This kind of issue is the reason why some more modern languages like Rust or Go do not have implicit narrowing conversions. For instance, on Rust, trying to simply pass an usize (Rust's equivalent of size_t) to a function which expects an i32 (Rust's equivalent of int) will not compile; the programmer has to write "size as i32" (Rust's equivalent of "(int) size"), which makes it explicit that it might truncate the value at that point.
(Some Rust developers argue that even "size as i32" should be avoided, and "size.try_into()" should be used instead, since it forces the programmer to treat an overflow explicitly at runtime, instead of silently wrapping.)
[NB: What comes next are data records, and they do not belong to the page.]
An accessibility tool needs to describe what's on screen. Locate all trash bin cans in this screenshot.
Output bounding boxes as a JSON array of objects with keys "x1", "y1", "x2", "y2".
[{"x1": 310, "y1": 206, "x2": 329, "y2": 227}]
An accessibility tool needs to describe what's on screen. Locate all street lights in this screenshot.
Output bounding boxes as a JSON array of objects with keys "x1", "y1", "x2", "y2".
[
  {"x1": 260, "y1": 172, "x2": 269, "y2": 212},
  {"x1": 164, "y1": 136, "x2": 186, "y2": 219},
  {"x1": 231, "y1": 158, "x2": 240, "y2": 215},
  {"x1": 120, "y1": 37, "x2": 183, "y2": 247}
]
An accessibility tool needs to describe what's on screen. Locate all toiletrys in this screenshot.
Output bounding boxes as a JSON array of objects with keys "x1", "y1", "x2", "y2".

I thought about this very, very carefully when designing Virgil[1]'s numerical tower, which has both fixed-size signed and unsigned integers, as well as floating point. Like other new language designs, Virgil doesn't have any implicit narrowing conversions (even between float and int). Also, any conversions between numbers include range/representability checks that will throw if out-of-range or rounding occurs. If you want to reinterpret the bits, then there's an operator to view the bits. But conversions that have to do with "numbers" then all make sense in that numbers then exist on a single number line and have different representations in different types. Conversion between always preserve numbers and where they lie on the number line, whereas "view" is a bit-level operation, which generally compiles to a no-op. Unfortunately, the implications of this for floating point is that -0 is not actually an integer, so you can't cast it to an int. You must round it. But that's fine, because you always want to round floats to int, never cast them.